### THE REQUEST
Write out the lines of the records below word for word, starting at the line containing "Is horse ear" and ending at the line containing "Answer: carriage seat", with both of those lines included.

Stored items
****

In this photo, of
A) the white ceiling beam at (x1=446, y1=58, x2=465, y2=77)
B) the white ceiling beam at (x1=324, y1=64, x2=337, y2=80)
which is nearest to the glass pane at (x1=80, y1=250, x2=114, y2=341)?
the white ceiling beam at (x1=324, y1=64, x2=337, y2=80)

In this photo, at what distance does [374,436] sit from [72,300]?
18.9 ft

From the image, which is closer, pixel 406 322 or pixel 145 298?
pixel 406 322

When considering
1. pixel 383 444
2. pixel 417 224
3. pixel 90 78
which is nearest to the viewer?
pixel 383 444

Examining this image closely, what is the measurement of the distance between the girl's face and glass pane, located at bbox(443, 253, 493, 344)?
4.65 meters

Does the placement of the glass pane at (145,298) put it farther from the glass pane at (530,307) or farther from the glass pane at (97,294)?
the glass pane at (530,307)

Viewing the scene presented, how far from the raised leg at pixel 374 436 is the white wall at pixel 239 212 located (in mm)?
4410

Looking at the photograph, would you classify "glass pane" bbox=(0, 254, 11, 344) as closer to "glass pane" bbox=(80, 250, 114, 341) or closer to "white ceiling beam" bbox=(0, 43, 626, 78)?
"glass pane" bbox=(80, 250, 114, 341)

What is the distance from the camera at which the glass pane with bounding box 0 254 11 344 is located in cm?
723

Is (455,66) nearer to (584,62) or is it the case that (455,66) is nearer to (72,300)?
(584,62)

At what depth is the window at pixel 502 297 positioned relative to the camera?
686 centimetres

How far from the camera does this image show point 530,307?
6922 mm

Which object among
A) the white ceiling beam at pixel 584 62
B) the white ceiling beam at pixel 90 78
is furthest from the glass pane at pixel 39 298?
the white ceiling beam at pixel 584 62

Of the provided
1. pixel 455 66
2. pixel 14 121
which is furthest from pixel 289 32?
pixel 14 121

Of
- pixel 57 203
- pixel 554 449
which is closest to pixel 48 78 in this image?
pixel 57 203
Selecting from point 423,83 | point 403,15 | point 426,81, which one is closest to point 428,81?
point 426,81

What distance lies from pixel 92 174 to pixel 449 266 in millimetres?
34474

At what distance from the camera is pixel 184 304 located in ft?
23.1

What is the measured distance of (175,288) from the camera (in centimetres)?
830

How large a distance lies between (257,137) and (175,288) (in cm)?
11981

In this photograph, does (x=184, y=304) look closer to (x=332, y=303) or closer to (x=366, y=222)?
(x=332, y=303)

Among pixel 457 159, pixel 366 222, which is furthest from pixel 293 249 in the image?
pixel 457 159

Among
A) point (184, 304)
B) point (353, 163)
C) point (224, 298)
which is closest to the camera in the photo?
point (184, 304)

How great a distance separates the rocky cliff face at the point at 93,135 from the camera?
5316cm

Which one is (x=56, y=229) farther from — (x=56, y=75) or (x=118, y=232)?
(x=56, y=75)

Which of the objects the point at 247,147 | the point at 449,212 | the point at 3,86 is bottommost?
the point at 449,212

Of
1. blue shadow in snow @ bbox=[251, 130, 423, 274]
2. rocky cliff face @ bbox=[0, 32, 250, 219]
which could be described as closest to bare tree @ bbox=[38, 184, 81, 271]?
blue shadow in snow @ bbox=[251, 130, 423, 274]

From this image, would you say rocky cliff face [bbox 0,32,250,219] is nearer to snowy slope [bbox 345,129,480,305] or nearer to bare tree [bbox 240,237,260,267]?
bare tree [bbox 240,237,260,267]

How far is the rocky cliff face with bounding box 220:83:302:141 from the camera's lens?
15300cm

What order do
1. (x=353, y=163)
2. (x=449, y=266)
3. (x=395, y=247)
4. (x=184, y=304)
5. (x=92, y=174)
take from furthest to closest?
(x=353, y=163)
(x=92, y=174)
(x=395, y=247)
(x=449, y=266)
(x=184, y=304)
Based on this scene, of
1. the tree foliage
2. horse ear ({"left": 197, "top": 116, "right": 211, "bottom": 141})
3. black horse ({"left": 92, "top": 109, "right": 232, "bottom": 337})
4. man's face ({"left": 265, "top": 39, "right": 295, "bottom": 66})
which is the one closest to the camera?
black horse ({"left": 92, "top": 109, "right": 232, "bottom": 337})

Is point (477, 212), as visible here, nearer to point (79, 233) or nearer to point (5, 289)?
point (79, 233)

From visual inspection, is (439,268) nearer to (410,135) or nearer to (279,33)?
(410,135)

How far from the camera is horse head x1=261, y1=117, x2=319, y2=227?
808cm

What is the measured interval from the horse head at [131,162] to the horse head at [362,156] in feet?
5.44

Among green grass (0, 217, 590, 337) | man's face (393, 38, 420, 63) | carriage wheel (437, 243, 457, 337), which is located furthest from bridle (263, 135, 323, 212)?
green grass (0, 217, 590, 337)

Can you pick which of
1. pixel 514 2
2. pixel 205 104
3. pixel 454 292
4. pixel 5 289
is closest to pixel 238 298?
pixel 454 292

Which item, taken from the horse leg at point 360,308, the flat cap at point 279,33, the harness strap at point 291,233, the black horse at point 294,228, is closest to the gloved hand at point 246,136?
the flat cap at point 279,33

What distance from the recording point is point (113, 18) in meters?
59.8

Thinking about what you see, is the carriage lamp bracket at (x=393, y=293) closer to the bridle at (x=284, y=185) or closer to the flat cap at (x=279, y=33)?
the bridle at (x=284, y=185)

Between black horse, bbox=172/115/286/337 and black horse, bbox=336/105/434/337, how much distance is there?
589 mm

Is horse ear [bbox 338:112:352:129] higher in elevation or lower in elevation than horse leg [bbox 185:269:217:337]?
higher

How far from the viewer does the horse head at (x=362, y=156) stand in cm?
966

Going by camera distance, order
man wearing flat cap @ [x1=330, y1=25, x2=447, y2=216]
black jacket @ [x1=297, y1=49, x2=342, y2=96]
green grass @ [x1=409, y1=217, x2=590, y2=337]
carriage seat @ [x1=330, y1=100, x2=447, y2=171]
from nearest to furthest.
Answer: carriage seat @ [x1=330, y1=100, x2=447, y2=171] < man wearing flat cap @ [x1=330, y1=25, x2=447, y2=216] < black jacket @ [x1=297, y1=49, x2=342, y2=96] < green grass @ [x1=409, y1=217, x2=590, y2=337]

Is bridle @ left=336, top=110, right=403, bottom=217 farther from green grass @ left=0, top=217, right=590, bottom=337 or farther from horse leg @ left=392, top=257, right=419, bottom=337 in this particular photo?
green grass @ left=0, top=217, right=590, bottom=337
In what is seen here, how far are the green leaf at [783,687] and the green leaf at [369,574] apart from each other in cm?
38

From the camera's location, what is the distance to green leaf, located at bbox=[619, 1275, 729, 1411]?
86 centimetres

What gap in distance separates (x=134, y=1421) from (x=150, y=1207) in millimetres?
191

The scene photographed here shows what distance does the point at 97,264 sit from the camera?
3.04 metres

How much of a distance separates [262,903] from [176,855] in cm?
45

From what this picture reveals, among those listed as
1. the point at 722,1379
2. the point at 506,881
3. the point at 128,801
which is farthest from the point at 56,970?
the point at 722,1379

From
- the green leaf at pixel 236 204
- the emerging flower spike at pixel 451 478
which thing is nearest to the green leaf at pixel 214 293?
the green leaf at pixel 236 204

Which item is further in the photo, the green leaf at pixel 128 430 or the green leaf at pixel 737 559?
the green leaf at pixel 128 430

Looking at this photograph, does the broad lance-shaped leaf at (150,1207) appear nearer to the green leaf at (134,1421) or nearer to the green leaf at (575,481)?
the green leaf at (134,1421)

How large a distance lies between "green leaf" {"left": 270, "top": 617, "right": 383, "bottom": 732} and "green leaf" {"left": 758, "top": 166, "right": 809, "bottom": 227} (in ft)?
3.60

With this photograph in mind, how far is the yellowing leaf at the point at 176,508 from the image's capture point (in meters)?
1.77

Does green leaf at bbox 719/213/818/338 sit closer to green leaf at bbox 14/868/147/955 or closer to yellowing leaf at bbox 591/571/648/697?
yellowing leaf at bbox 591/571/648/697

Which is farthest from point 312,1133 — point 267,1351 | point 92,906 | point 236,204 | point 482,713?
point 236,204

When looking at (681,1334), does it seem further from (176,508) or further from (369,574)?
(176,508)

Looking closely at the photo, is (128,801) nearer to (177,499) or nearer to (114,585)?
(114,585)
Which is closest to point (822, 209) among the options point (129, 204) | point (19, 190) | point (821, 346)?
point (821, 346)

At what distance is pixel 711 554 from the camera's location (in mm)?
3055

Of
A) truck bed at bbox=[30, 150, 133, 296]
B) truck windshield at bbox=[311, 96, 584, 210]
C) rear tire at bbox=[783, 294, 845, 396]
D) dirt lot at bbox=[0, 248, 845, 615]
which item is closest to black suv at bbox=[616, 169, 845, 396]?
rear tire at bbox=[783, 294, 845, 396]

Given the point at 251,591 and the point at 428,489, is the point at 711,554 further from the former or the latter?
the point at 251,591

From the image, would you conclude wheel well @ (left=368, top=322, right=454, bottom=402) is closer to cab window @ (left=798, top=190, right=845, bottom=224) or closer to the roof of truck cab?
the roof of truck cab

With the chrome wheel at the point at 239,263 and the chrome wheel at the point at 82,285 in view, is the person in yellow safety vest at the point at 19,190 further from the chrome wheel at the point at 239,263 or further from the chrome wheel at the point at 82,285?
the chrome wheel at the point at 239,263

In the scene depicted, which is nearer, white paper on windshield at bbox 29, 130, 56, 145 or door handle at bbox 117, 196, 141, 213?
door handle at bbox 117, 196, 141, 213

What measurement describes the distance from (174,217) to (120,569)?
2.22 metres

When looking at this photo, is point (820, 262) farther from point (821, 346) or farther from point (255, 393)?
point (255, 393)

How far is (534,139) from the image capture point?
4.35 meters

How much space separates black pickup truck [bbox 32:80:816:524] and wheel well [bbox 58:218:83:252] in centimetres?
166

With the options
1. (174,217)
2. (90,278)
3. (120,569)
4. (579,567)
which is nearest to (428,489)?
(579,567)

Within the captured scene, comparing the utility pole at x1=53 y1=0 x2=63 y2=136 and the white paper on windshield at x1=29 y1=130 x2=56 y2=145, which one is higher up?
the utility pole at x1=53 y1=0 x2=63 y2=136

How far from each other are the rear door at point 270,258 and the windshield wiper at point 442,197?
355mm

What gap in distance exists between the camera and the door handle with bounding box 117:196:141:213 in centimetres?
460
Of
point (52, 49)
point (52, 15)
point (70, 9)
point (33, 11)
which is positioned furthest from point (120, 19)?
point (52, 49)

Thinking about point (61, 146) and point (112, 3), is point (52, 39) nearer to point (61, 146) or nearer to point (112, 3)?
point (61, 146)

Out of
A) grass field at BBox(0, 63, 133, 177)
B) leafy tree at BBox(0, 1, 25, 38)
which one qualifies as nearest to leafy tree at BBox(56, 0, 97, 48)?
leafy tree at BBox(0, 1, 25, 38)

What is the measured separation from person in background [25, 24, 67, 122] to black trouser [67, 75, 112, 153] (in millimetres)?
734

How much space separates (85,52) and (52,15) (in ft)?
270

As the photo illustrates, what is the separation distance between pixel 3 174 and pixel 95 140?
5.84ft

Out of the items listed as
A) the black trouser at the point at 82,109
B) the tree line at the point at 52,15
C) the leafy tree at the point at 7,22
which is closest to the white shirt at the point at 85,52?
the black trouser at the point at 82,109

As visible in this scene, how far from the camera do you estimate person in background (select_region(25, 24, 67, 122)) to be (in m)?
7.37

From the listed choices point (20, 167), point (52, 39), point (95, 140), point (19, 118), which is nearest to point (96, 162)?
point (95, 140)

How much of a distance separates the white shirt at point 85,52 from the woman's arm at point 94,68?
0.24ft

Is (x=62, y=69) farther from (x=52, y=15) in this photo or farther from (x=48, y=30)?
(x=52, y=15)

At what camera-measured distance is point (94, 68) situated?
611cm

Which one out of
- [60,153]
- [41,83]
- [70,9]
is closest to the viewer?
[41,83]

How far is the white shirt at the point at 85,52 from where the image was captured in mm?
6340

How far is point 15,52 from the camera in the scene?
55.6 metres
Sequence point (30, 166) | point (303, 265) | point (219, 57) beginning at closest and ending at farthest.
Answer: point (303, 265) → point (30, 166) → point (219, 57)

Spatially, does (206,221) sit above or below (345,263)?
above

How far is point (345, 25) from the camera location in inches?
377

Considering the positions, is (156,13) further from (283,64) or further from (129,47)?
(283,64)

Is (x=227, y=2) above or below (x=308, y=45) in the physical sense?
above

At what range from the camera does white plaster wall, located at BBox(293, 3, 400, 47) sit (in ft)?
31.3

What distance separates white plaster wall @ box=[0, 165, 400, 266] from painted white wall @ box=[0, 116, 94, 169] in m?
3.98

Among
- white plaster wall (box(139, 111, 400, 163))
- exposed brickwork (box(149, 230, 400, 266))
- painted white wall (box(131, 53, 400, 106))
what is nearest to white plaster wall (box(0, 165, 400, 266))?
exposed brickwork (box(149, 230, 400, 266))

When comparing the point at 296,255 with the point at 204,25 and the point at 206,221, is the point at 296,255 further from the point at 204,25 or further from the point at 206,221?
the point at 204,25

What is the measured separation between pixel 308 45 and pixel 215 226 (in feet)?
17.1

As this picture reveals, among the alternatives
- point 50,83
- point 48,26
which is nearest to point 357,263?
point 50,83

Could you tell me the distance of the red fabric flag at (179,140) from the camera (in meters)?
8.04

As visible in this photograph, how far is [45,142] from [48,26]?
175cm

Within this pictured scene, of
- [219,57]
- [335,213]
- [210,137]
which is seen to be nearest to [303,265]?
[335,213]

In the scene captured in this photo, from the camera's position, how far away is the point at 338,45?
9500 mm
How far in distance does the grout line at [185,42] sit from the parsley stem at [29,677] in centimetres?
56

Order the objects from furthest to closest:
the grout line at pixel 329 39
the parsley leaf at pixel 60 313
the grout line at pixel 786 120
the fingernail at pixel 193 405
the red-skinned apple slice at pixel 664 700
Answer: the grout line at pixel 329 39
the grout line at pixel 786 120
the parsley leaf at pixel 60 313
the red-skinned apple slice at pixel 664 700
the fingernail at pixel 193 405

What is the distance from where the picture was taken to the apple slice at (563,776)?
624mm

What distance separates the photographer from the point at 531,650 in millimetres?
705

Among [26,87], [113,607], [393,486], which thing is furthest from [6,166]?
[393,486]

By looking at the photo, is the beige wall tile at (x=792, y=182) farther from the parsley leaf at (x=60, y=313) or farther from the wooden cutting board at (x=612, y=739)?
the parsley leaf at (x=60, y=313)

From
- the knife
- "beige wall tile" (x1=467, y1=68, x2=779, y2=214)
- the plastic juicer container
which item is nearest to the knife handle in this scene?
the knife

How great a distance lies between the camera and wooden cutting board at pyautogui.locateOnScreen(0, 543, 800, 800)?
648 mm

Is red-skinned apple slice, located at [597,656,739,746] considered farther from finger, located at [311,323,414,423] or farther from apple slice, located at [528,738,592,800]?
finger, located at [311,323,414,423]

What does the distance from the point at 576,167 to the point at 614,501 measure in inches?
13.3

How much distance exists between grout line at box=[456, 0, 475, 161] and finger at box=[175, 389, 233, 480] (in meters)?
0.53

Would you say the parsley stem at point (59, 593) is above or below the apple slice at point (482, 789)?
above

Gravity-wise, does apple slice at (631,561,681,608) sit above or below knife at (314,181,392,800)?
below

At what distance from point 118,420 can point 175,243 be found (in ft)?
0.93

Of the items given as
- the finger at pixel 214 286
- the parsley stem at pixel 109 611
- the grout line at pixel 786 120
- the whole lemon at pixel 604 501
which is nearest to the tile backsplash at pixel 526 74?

****

### EXERCISE SOLUTION
Is horse ear [bbox 338:112:352:129] higher in elevation or lower in elevation than horse leg [bbox 185:269:217:337]?
higher

How far from the viewer does the horse head at (x=362, y=156) stand in cm?
966

Going by camera distance, order
man wearing flat cap @ [x1=330, y1=25, x2=447, y2=216]
black jacket @ [x1=297, y1=49, x2=342, y2=96]
green grass @ [x1=409, y1=217, x2=590, y2=337]
carriage seat @ [x1=330, y1=100, x2=447, y2=171]
from nearest to furthest.
Answer: carriage seat @ [x1=330, y1=100, x2=447, y2=171] < man wearing flat cap @ [x1=330, y1=25, x2=447, y2=216] < black jacket @ [x1=297, y1=49, x2=342, y2=96] < green grass @ [x1=409, y1=217, x2=590, y2=337]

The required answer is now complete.